People do unusual things when faced with important life decisions. Some people blast the undergrowth like Civil War General Sherman; others are more docile.

And then there is W Neil Berrett


postscript: among the comments on the flicker site is a message from an unemployed person who asks mr berrett's soon-to-be-former employer if there is an opportunity coming available... :)

09 March 2009

Sunday, JBP

So, given the weather outside trying to be frightful, I thought I would throw a few photos from yesterday's gorgeous afternoon at Juanita Bay park on the barbie...

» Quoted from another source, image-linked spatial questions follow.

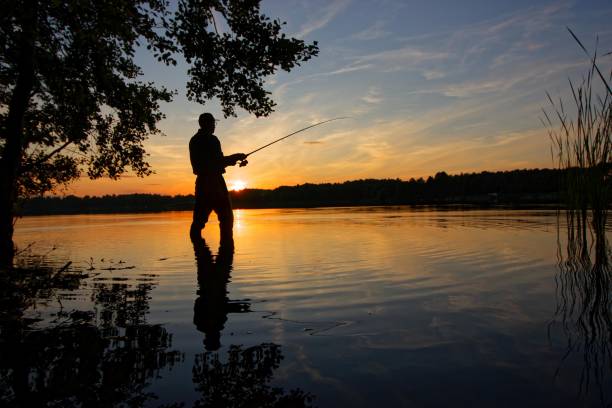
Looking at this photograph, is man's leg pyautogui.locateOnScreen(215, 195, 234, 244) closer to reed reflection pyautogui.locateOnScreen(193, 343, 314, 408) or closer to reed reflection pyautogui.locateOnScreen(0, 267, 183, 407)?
reed reflection pyautogui.locateOnScreen(0, 267, 183, 407)

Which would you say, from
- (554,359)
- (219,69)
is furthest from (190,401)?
(219,69)

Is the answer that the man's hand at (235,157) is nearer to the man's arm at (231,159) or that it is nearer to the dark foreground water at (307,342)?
the man's arm at (231,159)

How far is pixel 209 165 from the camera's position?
980 cm

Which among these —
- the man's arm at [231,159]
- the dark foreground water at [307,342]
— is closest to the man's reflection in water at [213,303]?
the dark foreground water at [307,342]

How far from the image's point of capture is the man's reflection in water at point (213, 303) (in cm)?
381

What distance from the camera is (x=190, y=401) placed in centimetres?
241

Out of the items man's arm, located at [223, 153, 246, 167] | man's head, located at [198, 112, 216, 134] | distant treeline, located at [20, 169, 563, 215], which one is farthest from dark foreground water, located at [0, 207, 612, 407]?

For the most part, it was a very quiet afternoon. The swans were not in sight, with numerous people asking where they had disappeared to; perhaps to the same place as the wood ducks, the coots, and the mallards, none of which were seen. How unusual is it to not see or hear a single mallard?

Given this, the photo deities provided me with two unusual opportunities in three hours: a common merganser male, in close to the middle boardwalk dock (highly unusual), and my first photo capture of a ruby-crown kinglet male with his red crest on fire.


First, the RCKI: he (and two or three compatriots) were embedded in a flock of bushtits, doing their avian best to leave the trees with no edible parasites. At first, I thought I was watching small warblers, but then I spotted a crest I hadn't seen in years, managed to catch it twice. Ahh, patience and luck :)




The merganser was unusual in several ways: firstly, he was in close, and it's very rare to get the male to come within twenty metres of land. Secondly, while actively fishing the cove, he went crazy, swimming on the surface full-tilt with head below the surface for about 10 seconds, most all other body parts out of the water. I've occasionally seen something similar with other birds that are either courting or attempting to steal food, but there was nothing else in sight.
If you should have any theories why, please let me know. It was quite entertaining...

Other sightings: a hooded merganser pair swimming from the cove toward the osprey pole; two or three pied-billed grebes, first of year for me on the bay's waters; and a fair number of bufflehead (mostly female).


Winter won't Let Go

Winter just won't let go. Sunday morning, 2 inches, mostly gone by evening. Monday morning, 2 inches, mostly gone by noon. Monday afternoon, 14:00, it's snowing heavily again. Where white covered things six hours ago, there was just a hint of white by noon. Now, about two hours later, everything is coated already again in just the last five minutes.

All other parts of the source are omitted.